Senate Minority Leader Charles Schumer and Senator Kirsten Gillibrand have written a letter to the President and CEO of NYSEG and RG&E, demanding a review of the process for restoring full power after outages in the wake of last week’s wind storms. Gillibrand explained why they wrote the letter.
The letter also requests transparency about what concrete steps the utility companies are taking when responding to major storm events. In the letter, the Senators state local officials were told power restoration would take between 24 and 36 hours, but power was not fully restored until 72 hours after.
You can read the entire letter below:
Mr. Carl A. Taylor
President and Chief Executive Officer
NYSEG and RG&E
P.O. Box 5224
Binghamton, NY 13902-5224
Dear Mr. Taylor,
We write to express our deep concern over the extended power outages for thousands of New York households following the April 4th high wind storm, as well as concerns we heard from constituents and local officials about a lack of communication, and in some cases miscommunication, from NYSEG. The storm resulted in widespread damage, dangerous roads and conditions, downed trees, and prolonged power outages across Upstate New York. We are particularly concerned that these extended outages come at the heels of an unacceptably long delay in restoring power to NYSEG’s customers in the Hudson Valley last month. We appreciate your response to our letter of March 9th, but New Yorkers need to know that you are taking concrete steps to improve the response to significant weather events and to do a better job of providing information to affected customers and local officials. Accordingly, as you continue to review your response to the storms in the Hudson Valley, we hope you will also fully examine your response to last week’s wind storm as well. As we stated in our previous letter to you, lessons must be learned and applied to ensure an improved response to future storms and power outages.

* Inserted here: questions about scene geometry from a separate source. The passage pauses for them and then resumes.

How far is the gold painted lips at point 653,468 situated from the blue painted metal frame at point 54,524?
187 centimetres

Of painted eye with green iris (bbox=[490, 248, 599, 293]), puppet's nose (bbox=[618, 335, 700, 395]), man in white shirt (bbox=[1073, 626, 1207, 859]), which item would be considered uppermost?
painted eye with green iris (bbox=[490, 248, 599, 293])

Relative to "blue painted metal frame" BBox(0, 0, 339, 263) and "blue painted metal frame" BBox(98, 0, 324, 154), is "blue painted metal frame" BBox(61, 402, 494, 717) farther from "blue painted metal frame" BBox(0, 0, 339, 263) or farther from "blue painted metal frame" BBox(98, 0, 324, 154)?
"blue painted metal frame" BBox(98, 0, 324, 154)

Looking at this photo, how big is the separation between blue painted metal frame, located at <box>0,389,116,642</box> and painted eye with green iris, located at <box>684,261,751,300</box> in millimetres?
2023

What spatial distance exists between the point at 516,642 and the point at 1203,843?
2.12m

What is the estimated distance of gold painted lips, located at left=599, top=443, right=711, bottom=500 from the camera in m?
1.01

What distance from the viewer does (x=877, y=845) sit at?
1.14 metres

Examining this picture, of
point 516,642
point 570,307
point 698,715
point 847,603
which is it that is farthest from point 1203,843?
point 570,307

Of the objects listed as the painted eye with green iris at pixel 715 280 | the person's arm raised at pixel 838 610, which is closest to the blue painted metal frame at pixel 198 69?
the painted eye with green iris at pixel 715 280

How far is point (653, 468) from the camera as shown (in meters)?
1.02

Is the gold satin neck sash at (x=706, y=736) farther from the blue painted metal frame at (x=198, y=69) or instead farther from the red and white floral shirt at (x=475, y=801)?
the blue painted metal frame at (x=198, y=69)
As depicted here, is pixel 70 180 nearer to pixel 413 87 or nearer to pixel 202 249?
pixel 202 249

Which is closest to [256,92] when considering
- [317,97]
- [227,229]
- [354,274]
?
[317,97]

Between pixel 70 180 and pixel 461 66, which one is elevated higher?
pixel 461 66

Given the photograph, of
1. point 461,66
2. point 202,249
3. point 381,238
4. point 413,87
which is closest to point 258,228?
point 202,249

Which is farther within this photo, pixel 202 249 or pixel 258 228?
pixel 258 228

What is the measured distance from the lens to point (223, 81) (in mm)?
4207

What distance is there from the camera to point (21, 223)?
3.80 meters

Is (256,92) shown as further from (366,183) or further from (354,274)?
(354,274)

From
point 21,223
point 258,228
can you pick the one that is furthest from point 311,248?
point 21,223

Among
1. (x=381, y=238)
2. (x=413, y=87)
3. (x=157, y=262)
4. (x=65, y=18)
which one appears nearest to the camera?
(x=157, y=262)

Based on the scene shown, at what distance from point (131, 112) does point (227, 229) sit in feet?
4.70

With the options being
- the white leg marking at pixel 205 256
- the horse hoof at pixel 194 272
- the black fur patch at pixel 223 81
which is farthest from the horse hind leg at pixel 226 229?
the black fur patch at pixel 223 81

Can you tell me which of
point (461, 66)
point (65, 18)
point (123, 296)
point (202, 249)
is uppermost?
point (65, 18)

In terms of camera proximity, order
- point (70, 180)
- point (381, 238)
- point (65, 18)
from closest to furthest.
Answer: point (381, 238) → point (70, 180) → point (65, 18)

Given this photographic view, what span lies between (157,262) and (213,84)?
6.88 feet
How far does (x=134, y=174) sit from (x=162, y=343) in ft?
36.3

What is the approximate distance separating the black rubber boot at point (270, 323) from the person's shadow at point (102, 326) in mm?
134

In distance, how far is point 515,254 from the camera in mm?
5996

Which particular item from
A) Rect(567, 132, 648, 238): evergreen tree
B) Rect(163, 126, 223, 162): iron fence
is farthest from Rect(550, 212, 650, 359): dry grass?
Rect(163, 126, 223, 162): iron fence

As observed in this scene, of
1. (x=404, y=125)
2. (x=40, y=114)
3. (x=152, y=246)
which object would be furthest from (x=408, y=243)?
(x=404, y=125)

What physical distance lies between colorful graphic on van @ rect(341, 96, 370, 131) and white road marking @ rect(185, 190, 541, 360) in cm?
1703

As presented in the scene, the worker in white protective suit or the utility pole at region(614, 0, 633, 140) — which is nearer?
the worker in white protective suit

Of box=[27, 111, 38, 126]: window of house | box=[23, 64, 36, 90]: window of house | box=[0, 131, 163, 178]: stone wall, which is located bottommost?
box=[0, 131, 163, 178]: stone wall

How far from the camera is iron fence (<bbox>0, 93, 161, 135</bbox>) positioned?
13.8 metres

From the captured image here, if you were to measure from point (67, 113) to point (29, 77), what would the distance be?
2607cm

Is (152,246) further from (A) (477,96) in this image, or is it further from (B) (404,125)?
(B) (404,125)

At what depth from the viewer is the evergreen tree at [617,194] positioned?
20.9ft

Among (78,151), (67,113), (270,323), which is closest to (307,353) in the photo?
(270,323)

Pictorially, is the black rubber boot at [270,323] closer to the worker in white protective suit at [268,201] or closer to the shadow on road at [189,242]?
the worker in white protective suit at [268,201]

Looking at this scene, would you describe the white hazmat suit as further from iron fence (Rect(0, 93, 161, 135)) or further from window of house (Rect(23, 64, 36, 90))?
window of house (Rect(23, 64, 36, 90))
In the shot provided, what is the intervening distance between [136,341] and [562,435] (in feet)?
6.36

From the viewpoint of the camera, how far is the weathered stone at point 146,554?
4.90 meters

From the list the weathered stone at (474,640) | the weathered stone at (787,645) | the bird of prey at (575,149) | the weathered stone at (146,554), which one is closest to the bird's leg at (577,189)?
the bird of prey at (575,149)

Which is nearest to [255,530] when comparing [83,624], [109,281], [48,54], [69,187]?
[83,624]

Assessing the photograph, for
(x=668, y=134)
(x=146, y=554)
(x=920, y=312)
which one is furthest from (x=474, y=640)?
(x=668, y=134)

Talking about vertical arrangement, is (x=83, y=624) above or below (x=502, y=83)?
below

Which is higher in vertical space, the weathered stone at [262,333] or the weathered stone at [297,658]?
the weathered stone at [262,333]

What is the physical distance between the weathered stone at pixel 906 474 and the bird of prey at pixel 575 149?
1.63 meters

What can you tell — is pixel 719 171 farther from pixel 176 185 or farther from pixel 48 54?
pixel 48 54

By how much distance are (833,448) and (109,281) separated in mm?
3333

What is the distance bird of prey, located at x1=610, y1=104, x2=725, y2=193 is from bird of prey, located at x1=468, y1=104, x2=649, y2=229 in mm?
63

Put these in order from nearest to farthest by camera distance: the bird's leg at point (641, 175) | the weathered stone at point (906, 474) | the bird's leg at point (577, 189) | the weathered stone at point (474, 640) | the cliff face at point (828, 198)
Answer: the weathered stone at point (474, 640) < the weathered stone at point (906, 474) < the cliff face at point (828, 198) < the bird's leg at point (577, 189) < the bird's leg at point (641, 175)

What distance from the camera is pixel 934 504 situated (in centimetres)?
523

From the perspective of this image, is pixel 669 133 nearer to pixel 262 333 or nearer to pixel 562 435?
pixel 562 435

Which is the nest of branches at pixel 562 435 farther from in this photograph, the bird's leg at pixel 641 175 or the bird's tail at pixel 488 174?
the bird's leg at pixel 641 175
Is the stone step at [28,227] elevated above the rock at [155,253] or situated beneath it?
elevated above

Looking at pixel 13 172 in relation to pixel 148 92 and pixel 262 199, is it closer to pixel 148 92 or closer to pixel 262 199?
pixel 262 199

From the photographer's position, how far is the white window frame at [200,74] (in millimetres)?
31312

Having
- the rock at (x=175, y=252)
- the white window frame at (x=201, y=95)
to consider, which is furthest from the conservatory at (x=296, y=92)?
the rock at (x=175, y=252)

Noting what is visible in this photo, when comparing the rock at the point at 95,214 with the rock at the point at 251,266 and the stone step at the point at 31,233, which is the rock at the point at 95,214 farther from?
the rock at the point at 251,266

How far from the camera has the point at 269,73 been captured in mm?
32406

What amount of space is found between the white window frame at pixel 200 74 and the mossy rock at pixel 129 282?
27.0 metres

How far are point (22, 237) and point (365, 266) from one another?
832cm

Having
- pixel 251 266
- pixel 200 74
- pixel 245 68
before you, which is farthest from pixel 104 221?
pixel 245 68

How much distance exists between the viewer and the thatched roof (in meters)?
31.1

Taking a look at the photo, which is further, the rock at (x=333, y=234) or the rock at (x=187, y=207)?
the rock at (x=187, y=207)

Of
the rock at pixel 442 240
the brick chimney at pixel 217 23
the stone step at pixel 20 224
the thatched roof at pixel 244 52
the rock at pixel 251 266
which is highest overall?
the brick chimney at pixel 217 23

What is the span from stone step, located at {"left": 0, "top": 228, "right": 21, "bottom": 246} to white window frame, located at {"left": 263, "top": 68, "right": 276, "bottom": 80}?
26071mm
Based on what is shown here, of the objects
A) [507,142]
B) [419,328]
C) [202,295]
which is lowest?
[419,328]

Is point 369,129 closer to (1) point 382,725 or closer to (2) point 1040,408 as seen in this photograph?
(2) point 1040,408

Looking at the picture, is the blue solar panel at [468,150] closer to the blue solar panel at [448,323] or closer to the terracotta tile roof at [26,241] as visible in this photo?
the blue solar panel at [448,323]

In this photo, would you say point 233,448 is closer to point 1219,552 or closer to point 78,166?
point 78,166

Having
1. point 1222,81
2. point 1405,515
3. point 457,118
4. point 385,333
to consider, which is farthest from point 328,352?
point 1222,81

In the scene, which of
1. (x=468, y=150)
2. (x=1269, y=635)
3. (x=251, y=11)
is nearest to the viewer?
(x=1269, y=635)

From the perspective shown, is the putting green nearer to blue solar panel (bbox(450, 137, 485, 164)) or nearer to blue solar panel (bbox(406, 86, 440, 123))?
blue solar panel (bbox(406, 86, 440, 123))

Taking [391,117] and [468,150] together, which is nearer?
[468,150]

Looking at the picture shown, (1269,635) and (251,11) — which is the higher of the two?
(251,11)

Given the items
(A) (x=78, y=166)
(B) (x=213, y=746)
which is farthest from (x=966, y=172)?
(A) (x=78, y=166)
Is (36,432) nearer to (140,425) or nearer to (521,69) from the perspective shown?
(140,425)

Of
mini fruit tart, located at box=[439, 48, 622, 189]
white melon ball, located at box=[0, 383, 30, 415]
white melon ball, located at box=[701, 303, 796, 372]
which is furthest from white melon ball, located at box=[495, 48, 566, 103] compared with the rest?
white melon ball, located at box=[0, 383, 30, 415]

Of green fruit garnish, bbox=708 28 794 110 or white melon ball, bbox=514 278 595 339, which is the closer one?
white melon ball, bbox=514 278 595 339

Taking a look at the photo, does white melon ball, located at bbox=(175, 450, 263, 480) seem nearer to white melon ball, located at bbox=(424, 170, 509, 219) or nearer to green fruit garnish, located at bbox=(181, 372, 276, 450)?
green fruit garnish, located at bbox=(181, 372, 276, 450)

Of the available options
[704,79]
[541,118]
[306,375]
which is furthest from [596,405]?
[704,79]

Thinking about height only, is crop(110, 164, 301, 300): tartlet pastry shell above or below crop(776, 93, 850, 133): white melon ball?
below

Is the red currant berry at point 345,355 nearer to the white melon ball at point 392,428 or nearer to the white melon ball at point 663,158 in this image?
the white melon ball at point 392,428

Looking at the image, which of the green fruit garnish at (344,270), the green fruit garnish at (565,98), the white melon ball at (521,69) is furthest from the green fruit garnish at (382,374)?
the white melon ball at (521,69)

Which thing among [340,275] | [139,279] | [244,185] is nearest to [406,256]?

It is our understanding that local officials were originally told it would not take more than 24 to 36 hours to fully restore power, which was inaccurate. Power was not fully restored until 72 hours after the storm. As you assess your response to the winter storms that have occurred across New York State, we urge you to look closely at the procedures you used to communicate with members of the public and with local officials, many of whom are relied upon to provide information and resources to the public. Inaccurate information that sets false expectations can have serious consequences for those who make decisions based upon when they expect power to be restored.
Our constituents deserve transparency and they deserve to know whether the power utilities that serve them are fully prepared to meet the challenges that lie ahead. We hope that you will take these concerns seriously and work to improve your procedures for responding to serious weather events and improve your communication with the public and local officials.
Thank you for your attention to this letter.